» PASSAGE PROVIDED:
• • • • • • •

How can I simplify this conversion from underscore to camelcase in Python?

Question:

I have written the function below that converts underscore to camelcase with first word in lowercase, i.e. “get_this_value” -> “getThisValue”. Also I have requirement to preserve leading and trailing underscores and also double (triple etc.) underscores, if any, i.e.

"_get__this_value_" -> "_get_ThisValue_".

The code:

def underscore_to_camelcase(value):
    output = ""
    first_word_passed = False
    for word in value.split("_"):
        if not word:
            output += "_"
            continue
        if first_word_passed:
            output += word.capitalize()
        else:
            output += word.lower()
        first_word_passed = True
    return output

I am feeling the code above as written in non-Pythonic style, though it works as expected, so looking how to simplify the code and write it using list comprehensions etc.

Asked By: Serge Tarkovski

||

Answers:

I think the code is fine. You’ve got a fairly complex specification, so if you insist on squashing it into the Procrustean bed of a list comprehension, then you’re likely to harm the clarity of the code.

The only changes I’d make would be:

  1. To use the join method to build the result in O(n) space and time, rather than repeated applications of += which is O(n²).
  2. To add a docstring.

Like this:

def underscore_to_camelcase(s):
    """Take the underscore-separated string s and return a camelCase
    equivalent.  Initial and final underscores are preserved, and medial
    pairs of underscores are turned into a single underscore."""

• • • • • • •

» REQUEST 1: Translate this sentence from the forum thread on underscore-to-camelCase conversion into Spanish: "You’ve got a fairly complex specification, so if you insist on squashing it into the Procrustean bed of a list comprehension, then you’re likely to harm the clarity of the code."
» REQUEST 2: Carry on the forum thread about converting underscores to camelCase in Python, starting right after the docstring that ends it.

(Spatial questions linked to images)
• • • • • • •

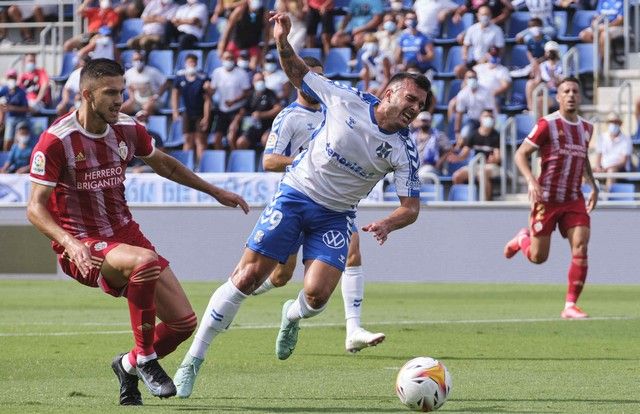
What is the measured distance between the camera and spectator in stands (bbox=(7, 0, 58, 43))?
101ft

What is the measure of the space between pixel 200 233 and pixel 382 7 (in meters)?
5.78

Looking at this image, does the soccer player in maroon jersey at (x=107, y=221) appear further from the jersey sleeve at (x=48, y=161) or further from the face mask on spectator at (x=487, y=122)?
the face mask on spectator at (x=487, y=122)

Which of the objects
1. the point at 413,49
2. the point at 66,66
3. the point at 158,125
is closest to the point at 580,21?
the point at 413,49

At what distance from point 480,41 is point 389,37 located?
1.61 metres

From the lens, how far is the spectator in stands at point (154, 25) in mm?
27797

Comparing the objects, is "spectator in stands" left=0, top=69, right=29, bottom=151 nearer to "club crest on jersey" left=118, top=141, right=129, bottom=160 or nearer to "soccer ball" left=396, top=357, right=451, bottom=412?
"club crest on jersey" left=118, top=141, right=129, bottom=160

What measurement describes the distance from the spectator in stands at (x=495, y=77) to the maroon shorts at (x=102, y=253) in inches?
627

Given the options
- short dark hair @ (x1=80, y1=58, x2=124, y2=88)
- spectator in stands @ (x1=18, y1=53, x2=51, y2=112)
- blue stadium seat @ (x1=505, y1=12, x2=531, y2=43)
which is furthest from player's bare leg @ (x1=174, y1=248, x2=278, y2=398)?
spectator in stands @ (x1=18, y1=53, x2=51, y2=112)

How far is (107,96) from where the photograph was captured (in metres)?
8.05

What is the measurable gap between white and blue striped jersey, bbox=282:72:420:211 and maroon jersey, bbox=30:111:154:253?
4.39ft

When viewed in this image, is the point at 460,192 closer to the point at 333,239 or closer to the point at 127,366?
the point at 333,239

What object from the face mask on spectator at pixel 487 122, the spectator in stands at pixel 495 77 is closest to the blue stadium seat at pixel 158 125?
the spectator in stands at pixel 495 77

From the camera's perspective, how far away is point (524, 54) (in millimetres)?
24688

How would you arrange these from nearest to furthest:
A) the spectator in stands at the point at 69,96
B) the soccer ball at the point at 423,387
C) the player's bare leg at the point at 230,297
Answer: the soccer ball at the point at 423,387 < the player's bare leg at the point at 230,297 < the spectator in stands at the point at 69,96
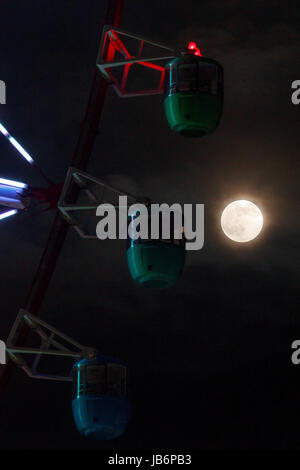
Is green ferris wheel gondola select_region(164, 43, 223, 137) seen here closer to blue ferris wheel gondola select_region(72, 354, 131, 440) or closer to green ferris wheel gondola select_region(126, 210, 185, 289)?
green ferris wheel gondola select_region(126, 210, 185, 289)

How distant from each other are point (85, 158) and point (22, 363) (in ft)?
12.4

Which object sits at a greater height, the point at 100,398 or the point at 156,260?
the point at 156,260

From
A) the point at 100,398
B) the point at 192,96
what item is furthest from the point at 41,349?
the point at 192,96

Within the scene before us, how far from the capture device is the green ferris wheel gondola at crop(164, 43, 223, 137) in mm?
18109

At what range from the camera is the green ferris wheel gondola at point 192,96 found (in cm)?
1811

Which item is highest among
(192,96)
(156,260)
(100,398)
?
(192,96)

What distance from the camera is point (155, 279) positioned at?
18.2 m

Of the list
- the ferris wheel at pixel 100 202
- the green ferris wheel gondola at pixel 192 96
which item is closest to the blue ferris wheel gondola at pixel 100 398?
the ferris wheel at pixel 100 202

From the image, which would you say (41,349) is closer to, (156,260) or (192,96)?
(156,260)

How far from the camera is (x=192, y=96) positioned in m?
18.2

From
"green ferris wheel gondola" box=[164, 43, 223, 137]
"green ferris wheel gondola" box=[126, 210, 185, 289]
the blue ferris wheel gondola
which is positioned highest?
"green ferris wheel gondola" box=[164, 43, 223, 137]

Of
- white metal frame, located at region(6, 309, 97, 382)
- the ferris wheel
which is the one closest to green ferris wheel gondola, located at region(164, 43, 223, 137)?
the ferris wheel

• • • • • • •

» TASK ANSWER 1: Tienes una especificación bastante compleja, así que si te empeñas en meterla a la fuerza en el lecho de Procusto de una comprensión de listas, es probable que perjudiques la claridad del código.

» TASK ANSWER 2:
    def camelcase_words(words):
        first_word_passed = False
        for word in words:
            if not word:
                yield "_"
                continue
            if first_word_passed:
                yield word.capitalize()
            else:
                yield word.lower()
            first_word_passed = True
    return ''.join(camelcase_words(s.split('_')))

Depending on the application, another change I would consider making would be to memoize the function. I presume you’re automatically translating source code in some way, and you expect the same names to occur many times. So you might as well store the conversion instead of re-computing it each time. An easy way to do that would be to use the @memoized decorator from the Python decorator library.

Answered By: Gareth Rees

I agree with Gareth that the code is ok. However, if you really want a shorter, yet readable approach you could try something like this:

def underscore_to_camelcase(value):
    # Make a list of capitalized words and underscores to be preserved
    capitalized_words = [w.capitalize() if w else '_' for w in value.split('_')]

    # Convert the first word to lowercase
    for i, word in enumerate(capitalized_words):
        if word != '_':
            capitalized_words[i] = word.lower()
            break

    # Join all words to a single string and return it
    return "".join(capitalized_words)
Answered By: Pär Wieslander

This is the most compact way to do it:

def underscore_to_camelcase(value):
    words = [word.capitalize() for word in value.split('_')]
    words[0]=words[0].lower()
    return "".join(words)
Answered By: vonPetrushev

For regexp sake !

import re

def underscore_to_camelcase(value):
    def rep(m):
        if m.group(1) != None:
            return m.group(2) + m.group(3).lower() + '_'
        else:
            return m.group(3).capitalize()

    ret, nb_repl = re.subn(r'(^)?(_*)([a-zA-Z]+)', rep, value)
    return ret if (nb_repl > 1) else ret[:-1]
Answered By: Jocelyn delalande

The problem calls for a function that returns a lowercase word the first time, but capitalized words afterwards. You can do that with an if clause, but then the if clause has to be evaluated for every word. An appealing alternative is to use a generator. It can return one thing on the first call, and something else on successive calls, and it does not require as many ifs.

def lower_camelcase(seq):
    it=iter(seq)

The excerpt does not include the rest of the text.